**TASK GOAL**: Go to the line that contains "category: hyenaspotted" and extract it along with every line after it, exactly, through the end of the data below.

══════════════════════════════

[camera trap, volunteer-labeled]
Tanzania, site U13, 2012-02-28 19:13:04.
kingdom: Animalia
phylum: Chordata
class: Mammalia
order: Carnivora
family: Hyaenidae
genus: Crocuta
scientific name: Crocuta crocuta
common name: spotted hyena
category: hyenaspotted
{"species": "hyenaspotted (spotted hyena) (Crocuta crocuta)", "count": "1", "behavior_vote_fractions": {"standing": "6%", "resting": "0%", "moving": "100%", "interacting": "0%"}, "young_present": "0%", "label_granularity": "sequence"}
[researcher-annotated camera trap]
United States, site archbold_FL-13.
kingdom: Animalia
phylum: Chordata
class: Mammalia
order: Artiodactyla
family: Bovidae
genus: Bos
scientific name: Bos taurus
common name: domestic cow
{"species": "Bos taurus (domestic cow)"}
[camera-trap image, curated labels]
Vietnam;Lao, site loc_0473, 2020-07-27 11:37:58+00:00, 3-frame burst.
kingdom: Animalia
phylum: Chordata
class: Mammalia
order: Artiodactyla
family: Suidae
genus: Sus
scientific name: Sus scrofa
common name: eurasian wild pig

══════════════════════════════

**ANSWER TO THIS TASK**:
category: hyenaspotted
{"species": "hyenaspotted (spotted hyena) (Crocuta crocuta)", "count": "1", "behavior_vote_fractions": {"standing": "6%", "resting": "0%", "moving": "100%", "interacting": "0%"}, "young_present": "0%", "label_granularity": "sequence"}
[researcher-annotated camera trap]
United States, site archbold_FL-13.
kingdom: Animalia
phylum: Chordata
class: Mammalia
order: Artiodactyla
family: Bovidae
genus: Bos
scientific name: Bos taurus
common name: domestic cow
{"species": "Bos taurus (domestic cow)"}
[camera-trap image, curated labels]
Vietnam;Lao, site loc_0473, 2020-07-27 11:37:58+00:00, 3-frame burst.
kingdom: Animalia
phylum: Chordata
class: Mammalia
order: Artiodactyla
family: Suidae
genus: Sus
scientific name: Sus scrofa
common name: eurasian wild pig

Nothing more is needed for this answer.